• **Text excerpt**

On reconsideration, I'm not sure I can agree with this
statement of Koichi. What I found is that JIS X 0213 contains
a list of characters that are not supposed to be sent with
ESC ( B. This list, as far as I was able to check, includes
all the new additions to the code table, but it also contains
quite a few characters already in JIS X 0208 (the base for
iso-2022-jp). I haven't yet found something that says that
although these characters are not supposed to be sent, they
nevertheless have to be accepted. Therefore, I think the
above statement is doubtful.

>Which escape sequences are permitted in iso-2022-jp-2004?

- ESC ( B for ISO/IEC 646 IRV
- ESC $ ( O for the full plane 1 of JIS X 0213
- ESC $ ( P for plane 2 of JIS X 0213
- ESC $ ( B for a subset of plane 1 of JIS X 0213
(also a subset of the plane/table from JIS X 0208)

>There are 3
>problems with the link you sent earlier*: The first page is in
>Japanese, and when you search for X0213, the results are in Japanese
>too. Then X0213 is split into many PDFs, and it is not clear which one
>to download in order to see the escape sequences, nor am I inclined to
>download all of the pieces.

• **Instructions to follow**
Answer these questions using the forum excerpt on iso-2022-jp-2004, numbering each answer to match its question.
1. Which escape sequence is listed for plane 2 of JIS X 0213?
2. Which standard does the excerpt name as the base for iso-2022-jp?
3. In what language is the first page of the earlier link?

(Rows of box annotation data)
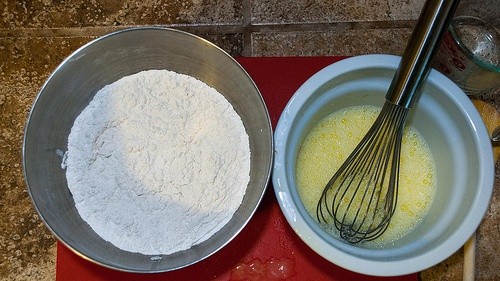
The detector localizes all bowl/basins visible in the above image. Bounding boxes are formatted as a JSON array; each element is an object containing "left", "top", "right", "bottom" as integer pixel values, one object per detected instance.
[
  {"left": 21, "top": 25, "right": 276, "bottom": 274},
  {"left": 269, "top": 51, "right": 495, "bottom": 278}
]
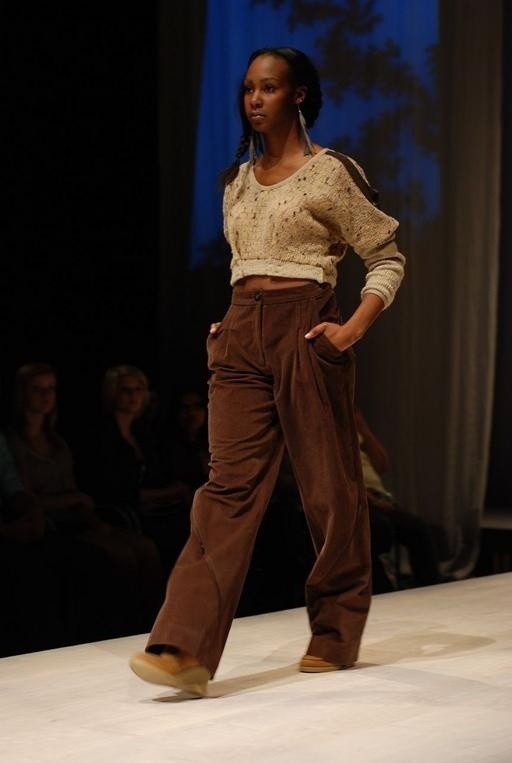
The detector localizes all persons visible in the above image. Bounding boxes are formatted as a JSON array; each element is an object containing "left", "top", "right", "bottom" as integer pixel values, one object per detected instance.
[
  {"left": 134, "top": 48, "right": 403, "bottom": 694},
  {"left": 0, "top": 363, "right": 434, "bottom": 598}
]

* * *

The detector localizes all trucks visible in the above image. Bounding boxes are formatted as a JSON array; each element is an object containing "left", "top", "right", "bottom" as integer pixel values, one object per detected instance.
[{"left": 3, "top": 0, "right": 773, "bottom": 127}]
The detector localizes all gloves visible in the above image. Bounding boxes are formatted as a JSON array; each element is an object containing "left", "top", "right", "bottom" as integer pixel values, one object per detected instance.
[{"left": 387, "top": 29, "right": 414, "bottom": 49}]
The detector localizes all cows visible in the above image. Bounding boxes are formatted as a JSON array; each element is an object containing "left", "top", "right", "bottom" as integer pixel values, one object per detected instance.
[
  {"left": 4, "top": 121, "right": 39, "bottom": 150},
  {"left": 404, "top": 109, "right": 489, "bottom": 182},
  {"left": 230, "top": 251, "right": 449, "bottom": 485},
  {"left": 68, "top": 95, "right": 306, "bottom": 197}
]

• **Complete output**
1. ESC $ ( P
2. JIS X 0208
3. Japanese